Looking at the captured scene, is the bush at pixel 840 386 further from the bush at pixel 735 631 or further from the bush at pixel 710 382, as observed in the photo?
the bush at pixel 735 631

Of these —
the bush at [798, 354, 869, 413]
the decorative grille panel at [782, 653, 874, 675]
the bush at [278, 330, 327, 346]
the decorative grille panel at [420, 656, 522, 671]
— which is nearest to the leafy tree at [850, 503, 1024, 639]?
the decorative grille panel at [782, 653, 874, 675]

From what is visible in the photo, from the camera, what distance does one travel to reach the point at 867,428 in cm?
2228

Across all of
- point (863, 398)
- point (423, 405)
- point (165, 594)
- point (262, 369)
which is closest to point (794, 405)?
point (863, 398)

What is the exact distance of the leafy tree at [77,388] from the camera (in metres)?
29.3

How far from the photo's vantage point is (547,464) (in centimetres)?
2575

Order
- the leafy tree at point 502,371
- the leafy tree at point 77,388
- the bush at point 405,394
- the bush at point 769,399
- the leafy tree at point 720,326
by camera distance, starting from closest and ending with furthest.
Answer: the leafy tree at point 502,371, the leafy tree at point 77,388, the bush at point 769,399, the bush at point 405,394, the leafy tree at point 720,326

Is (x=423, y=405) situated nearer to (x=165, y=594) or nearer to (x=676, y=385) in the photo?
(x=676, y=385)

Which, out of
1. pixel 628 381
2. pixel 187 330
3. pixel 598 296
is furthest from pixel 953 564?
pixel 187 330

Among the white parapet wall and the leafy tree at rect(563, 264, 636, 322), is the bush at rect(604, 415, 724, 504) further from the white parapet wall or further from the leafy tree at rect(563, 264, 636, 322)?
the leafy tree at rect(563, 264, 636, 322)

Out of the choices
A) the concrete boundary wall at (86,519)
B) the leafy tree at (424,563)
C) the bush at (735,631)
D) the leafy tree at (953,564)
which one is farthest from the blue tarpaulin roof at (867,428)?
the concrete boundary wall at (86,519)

******

> **THE PROBLEM**
Format every line above as a JSON list of strings, with one string per line and blank lines omitted.

> **SOLUTION TO THIS PROBLEM**
[
  "Looking at the captured scene, is the bush at pixel 840 386 further from the bush at pixel 735 631 or further from the bush at pixel 710 382, as observed in the photo?",
  "the bush at pixel 735 631",
  "Of these —",
  "the bush at [798, 354, 869, 413]",
  "the decorative grille panel at [782, 653, 874, 675]",
  "the bush at [278, 330, 327, 346]",
  "the decorative grille panel at [420, 656, 522, 671]",
  "— which is nearest to the leafy tree at [850, 503, 1024, 639]?",
  "the decorative grille panel at [782, 653, 874, 675]",
  "From what is visible in the photo, from the camera, what distance does one travel to reach the point at 867,428 in cm?",
  "2228",
  "Across all of",
  "- point (863, 398)",
  "- point (423, 405)",
  "- point (165, 594)",
  "- point (262, 369)",
  "which is closest to point (794, 405)?",
  "point (863, 398)",
  "What is the exact distance of the leafy tree at [77,388] from the camera (in metres)?",
  "29.3",
  "How far from the photo's vantage point is (547,464) (in centimetres)?",
  "2575",
  "Order",
  "- the leafy tree at point 502,371",
  "- the leafy tree at point 77,388",
  "- the bush at point 405,394",
  "- the bush at point 769,399",
  "- the leafy tree at point 720,326",
  "by camera distance, starting from closest and ending with furthest.",
  "Answer: the leafy tree at point 502,371, the leafy tree at point 77,388, the bush at point 769,399, the bush at point 405,394, the leafy tree at point 720,326",
  "Is (x=423, y=405) situated nearer to (x=165, y=594) or nearer to (x=676, y=385) in the photo?",
  "(x=676, y=385)",
  "Which, out of",
  "1. pixel 628 381",
  "2. pixel 187 330",
  "3. pixel 598 296",
  "is furthest from pixel 953 564?",
  "pixel 187 330",
  "Among the white parapet wall and the leafy tree at rect(563, 264, 636, 322), is the bush at rect(604, 415, 724, 504) further from the white parapet wall or further from the leafy tree at rect(563, 264, 636, 322)?",
  "the leafy tree at rect(563, 264, 636, 322)",
  "Out of the choices",
  "A) the concrete boundary wall at (86,519)",
  "B) the leafy tree at (424,563)",
  "C) the bush at (735,631)",
  "D) the leafy tree at (953,564)",
  "which one is farthest from the blue tarpaulin roof at (867,428)?",
  "the concrete boundary wall at (86,519)"
]